Frequently asked questions

Do I have to report crypto if I never sold for US dollars?

Yes. Crypto-to-crypto trades, spending crypto, and receiving crypto as staking rewards or airdrops are all taxable events even if you never converted to USD.

What is Form 1099-DA and when will I get one?

Form 1099-DA is the new IRS form US-based crypto brokers must issue to report customer dispositions. The first 1099-DAs cover the 2025 tax year and will be issued in early 2026. By 2026 activity (filed in 2027) the system is fully operational.

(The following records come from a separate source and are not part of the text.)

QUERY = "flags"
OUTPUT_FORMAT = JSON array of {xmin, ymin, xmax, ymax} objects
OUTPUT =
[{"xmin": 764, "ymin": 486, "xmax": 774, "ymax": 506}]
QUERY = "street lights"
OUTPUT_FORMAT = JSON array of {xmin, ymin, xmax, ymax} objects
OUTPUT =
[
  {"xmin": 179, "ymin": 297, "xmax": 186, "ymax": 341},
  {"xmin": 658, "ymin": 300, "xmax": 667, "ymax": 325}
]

How does the IRS know about my crypto if I use self-custody and decentralized exchanges?

On-chain activity is public. The IRS has contracted with blockchain analytics firms (Chainalysis, TRM Labs) and has won John Doe summons access to major exchanges since 2017. Assume any address tied to a KYC exchange is visible.

Can a Boston CPA handle a crypto return for someone living outside Massachusetts?

Yes. We prepare federal crypto returns for clients across all 50 states and handle the relevant state return wherever you live.

What if I lost money on crypto — do I still need to report?

Yes, and you want to. Capital losses on crypto offset capital gains and up to $3,000 per year of ordinary income, with the remainder carried forward indefinitely. Not reporting losses is leaving real tax savings on the table.

Are crypto-to-crypto trades on a DEX like Uniswap taxable?

Yes. Every swap is a deemed sale of the first asset at fair market value and an acquisition of the second. The IRS treatment is identical to a centralized exchange swap.